> WHAT YOU SHOULD DO
What follows is a listing; restate every line of it word for word.

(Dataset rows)
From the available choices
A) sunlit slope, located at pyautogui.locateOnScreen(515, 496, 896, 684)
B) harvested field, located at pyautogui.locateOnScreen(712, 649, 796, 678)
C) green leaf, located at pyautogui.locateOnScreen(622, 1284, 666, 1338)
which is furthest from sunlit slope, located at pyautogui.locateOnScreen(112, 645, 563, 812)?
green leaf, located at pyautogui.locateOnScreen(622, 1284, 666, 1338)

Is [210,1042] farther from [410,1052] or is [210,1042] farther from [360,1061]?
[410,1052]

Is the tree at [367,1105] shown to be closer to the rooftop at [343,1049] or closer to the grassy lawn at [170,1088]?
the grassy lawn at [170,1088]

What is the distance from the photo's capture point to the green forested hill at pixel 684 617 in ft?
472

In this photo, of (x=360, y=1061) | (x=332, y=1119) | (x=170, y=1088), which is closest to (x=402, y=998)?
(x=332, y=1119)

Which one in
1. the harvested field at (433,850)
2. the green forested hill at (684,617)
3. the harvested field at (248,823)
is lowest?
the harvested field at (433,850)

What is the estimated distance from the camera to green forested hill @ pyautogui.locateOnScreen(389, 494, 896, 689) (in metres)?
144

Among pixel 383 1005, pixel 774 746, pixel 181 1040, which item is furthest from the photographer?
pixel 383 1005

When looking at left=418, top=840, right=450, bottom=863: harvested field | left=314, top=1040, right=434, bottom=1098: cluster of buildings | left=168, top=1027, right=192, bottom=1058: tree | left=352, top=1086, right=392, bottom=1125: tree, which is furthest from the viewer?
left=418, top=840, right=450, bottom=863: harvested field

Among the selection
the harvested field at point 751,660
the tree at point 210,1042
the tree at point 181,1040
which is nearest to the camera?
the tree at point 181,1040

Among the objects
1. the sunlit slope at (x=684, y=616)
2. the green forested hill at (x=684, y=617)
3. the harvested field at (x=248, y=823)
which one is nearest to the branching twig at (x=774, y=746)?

> FINISHED TASK
From the available choices
A) sunlit slope, located at pyautogui.locateOnScreen(515, 496, 896, 684)
B) harvested field, located at pyautogui.locateOnScreen(712, 649, 796, 678)
C) green leaf, located at pyautogui.locateOnScreen(622, 1284, 666, 1338)
which is furthest from sunlit slope, located at pyautogui.locateOnScreen(112, 645, 563, 812)?
green leaf, located at pyautogui.locateOnScreen(622, 1284, 666, 1338)

Is [210,1042] farther from [410,1052] or is [210,1042] farther from [360,1061]?
[410,1052]

Is the tree at [367,1105] shown to be closer to the rooftop at [343,1049] or closer to the grassy lawn at [170,1088]?
the grassy lawn at [170,1088]

What is the distance from the photo's capture point to the green forested hill at pixel 684 617 in ft?
472

In this photo, of (x=360, y=1061) | (x=332, y=1119) | (x=170, y=1088), which is closest to (x=402, y=998)?
(x=332, y=1119)

Which one in
1. the harvested field at (433,850)
2. the green forested hill at (684,617)
3. the harvested field at (248,823)
is lowest?
the harvested field at (433,850)

What is the estimated distance from the camera to green forested hill @ pyautogui.locateOnScreen(389, 494, 896, 689) (in metres)?
144

Among pixel 383 1005, pixel 774 746, pixel 181 1040, which item is furthest from the photographer?
pixel 383 1005

When looking at left=418, top=840, right=450, bottom=863: harvested field | left=314, top=1040, right=434, bottom=1098: cluster of buildings | left=168, top=1027, right=192, bottom=1058: tree | left=352, top=1086, right=392, bottom=1125: tree, which is furthest from the viewer?
left=418, top=840, right=450, bottom=863: harvested field

Among the selection
the harvested field at point 751,660
the tree at point 210,1042
the tree at point 181,1040
which is nearest to the camera?
the tree at point 181,1040

Among the objects
1. the sunlit slope at (x=684, y=616)
2. the green forested hill at (x=684, y=617)
3. the harvested field at (x=248, y=823)
which one is nearest to the branching twig at (x=774, y=746)?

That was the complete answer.